EXERCISES TO COMPLETE =>
1. In the sparse modeling talk description, which project that captured a black hole image is given as an example of good results from a small amount of data?
2. Write a continuation of the sparse modeling talk description, starting after its final sentence.

Getting Started with Sparse Modeling Using spm-image

摘要

Blackbox problem has been becoming a popular concern when applying machine learning in specific applications, like medical system, where a user is supposed to understand the behavior of the system. Collecting tons of data for training machine learning model is another headache especially when you newly create a system from scratch. In this talk, I introduce the data analysis approach called "Sparse Modeling" that can produce good results, even if the amount of data is small. Event Horizon Telescope project, capturing blackhole image, is one good example of this nature. It's also referred to as explainable since it can tell you which input features have a strong impact to result generated by a machine learning model. With the overview of the method, I'll show concrete code examples for common use cases like image analysis, using a Python library named spm-image.

說明

The hottest topic in machine learning nowadays is undoubtedly deep learning. Though it is a super powerful tool in applications like image recognition and machine translation, you might be facing issues when applying it to your own business problem. The most typical issue is the so-called black box problem, that is, deep learning never gives you the reason for the result. Another issue is that it requires tons of data for training otherwise the performance would not be able to reach the desired level. For the former issue, [LIME, SHAP and other model agnostic methods](https://christophm.github.io/interpretable-ml-book/) have been proposed to make a model interpretable and specific methods for deep learning like [GRAD-CAM](https://arxiv.org/abs/1610.02391) have also been developed these days. They are really helpful to understand the behavior of a model but the model still remains complicated. For the latter issue, data augmentation or transfer learning is a common solution. However, it doesn't mean deep learning model can be built on a small amount of data. Sparse modeling is completely different. This is not even an algorithm but a way of modeling with a sparsity constraint. Since it is not a concrete algorithm, you need to use an existing machine learning algorithm with a small modification to apply sparse modeling. This requires you to get a profound understanding of business process that generates data. Though you have to put considerable effort into doing it, you can get huge benefit like explainability of the model, a capability of building model from a small amount of data once you figure out the nature of data. The basic knowledge of sparse modeling will help you see data from a different perspective and will be helpful when you are facing issues in using deep learning and other advanced machine learning algorithm. With the introduction of popular algorithm of sparse modeling like Lasso, sparse coding, the concrete implementation of how to use them will be given in this talk so that the audience can get started with sparse modeling immediately. For the code examples, [spm-image](https://github.com/hacarus/spm-image), which is an open source library of sparse modeling developed by my team, and [scikit-learn](https://scikit-learn.org/) will be used.

DATA EXTRACT =>
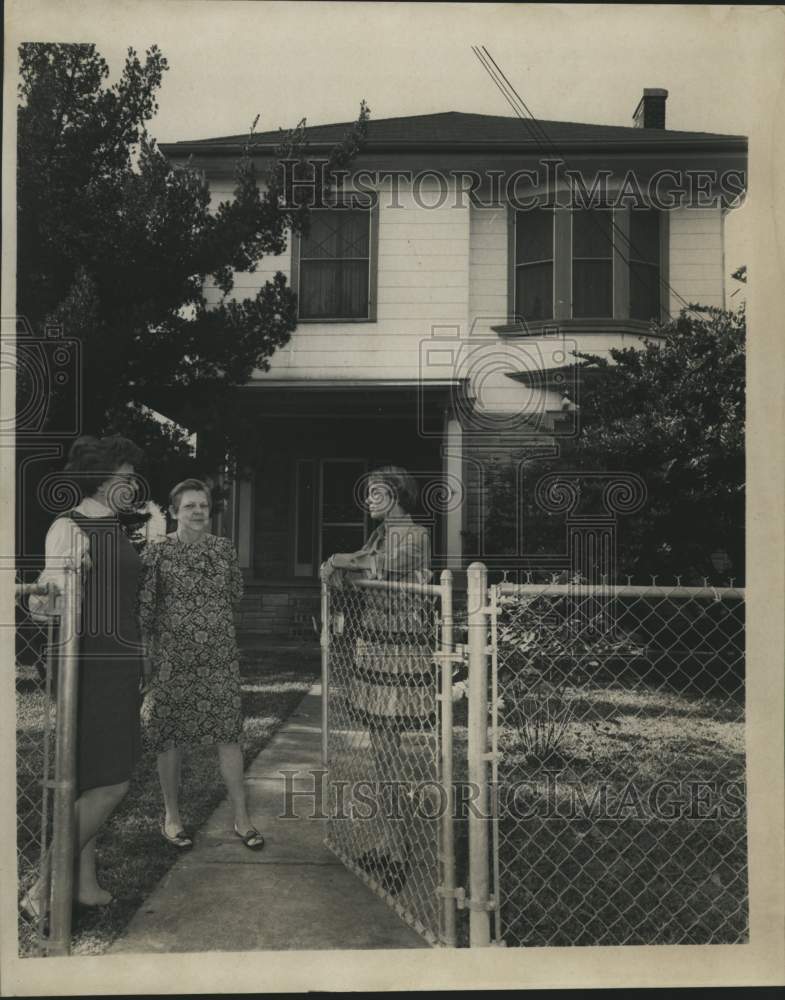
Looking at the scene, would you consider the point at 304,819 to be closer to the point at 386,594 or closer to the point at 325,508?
the point at 386,594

ANSWERS TO THE PROBLEMS =>
1. The Event Horizon Telescope project.

2.
投影片

https://speakerdeck.com/hacarus/getting-started-with-sparse-modeling-with-spm-image

講者

Takashi Someda

After getting his master’s degree in informatics at Graduate School of Kyoto University, he started his job at Sun Microsystems as an engineer.

For about 20 years in the software industry, he has experienced several roles like software developer, technical evangelist, and data scientist.

Now, as CTO of Hacarus, he is responsible for technical direction with strong passion toward building a creative, self-organized team like Pixer.